Another factor is ODOD’s strong partnership with local and regional economic development groups.
“The Governor’s Cup is a representation of that partnership,” says Barbash. “We believe in making that partnership work, even to the point that we have put some things in our strategic plan, such as developing regional deal teams to encourage empowerment at the local level.”
These teams will play a key role in what Barbash calls “signature, game-changing projects” that require not just economic developers at the table, but higher education officials, work-force development personnel and local business leaders who can help tell the story of doing business in Ohio. Governor’s regional representatives had been in place around the state, but the new administration elevated those positions to economic development professionals. These officials’ job is to bring the right players to the table and keep the project location process on track. Keeping Cooper Tire in Findlay is a recent example of that teamwork, says Barbash.
ODOD staff was also a factor behind the agency’s success in 2008, notes Barbash.
“The level of activity and professionalism immediately went up when Lee Fisher came on board,” he relates. “The standards he set were extremely high.”
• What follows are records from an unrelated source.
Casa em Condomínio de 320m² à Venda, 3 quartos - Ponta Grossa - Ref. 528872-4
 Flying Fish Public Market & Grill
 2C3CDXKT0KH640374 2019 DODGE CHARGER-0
Among those standards is an ability to educate, to counter perceptions about doing business in a Midwestern industrial state with the reality that is Ohio, particularly with respect to corporate taxation.
“We led with tax reform,” says Barbash. “When we are pricing out our incentive packages, we make a point of telling the story about that. Does it help when you’re putting incentives together state to state? It helps when making the point that Ohio cares about business, and that’s the reason we did tax reform.
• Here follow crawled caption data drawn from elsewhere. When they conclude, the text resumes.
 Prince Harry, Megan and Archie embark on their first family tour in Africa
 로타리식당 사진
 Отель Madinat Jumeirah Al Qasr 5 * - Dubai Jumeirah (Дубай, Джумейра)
“We eliminated the personal property tax on inventory,” he explains. “And people tell us we can’t count that as an incentive. But we tell them to look at the tax they would be paying in another state, which would have to provide an abatement to get rid of that tax. Well, we actually got rid of that tax.”
The Rust Belt State perception hasn’t vanished altogether yet, says Barbash, but it’s evaporating as more businesses understand Ohio’s work force and lifestyle attributes in addition to the pro-business measures taken in recent years, such as tax reform passed by the previous administration.
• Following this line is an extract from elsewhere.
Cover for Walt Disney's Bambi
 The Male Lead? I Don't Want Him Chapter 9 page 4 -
“We win many more times than we lose,” says Barbash. “We can’t know about the projects that don’t call Ohio, which is why very proactive marketing is so important to us.”
Projects that do call ODOD seeking a possible location will increasingly hail from the renewable energy sector, the importance of which was outlined in Lt. Gov. Fisher’s remarks in the Governor’s Cup article in the May 2009 issue.
“The Renewable Energy Portfolio Standard [signed into law by Gov. Strickland in May 2008] is making us a very competitive state for advanced energy – wind, solar, geothermal,” says Barbash. “We are being looked at seriously by OEMs around the world, and it is creating an opportunity for auto parts suppliers in particular to make the transition and diversify their customer base. That is a very important part of the story of Ohio.”
As for 2009, a continued focus on retaining investment in Ohio will play as prominent a role as attracting new investment does.
“When I talk about Ohio winning the Governor’s Cup again, I make the point that the larger percentage of projects in 2008 was existing businesses expanding,” says Barbash. “It’s a tough economy and will continue to be, so we need to support our existing businesses. When we come out of this particular economy, they need to be strong.”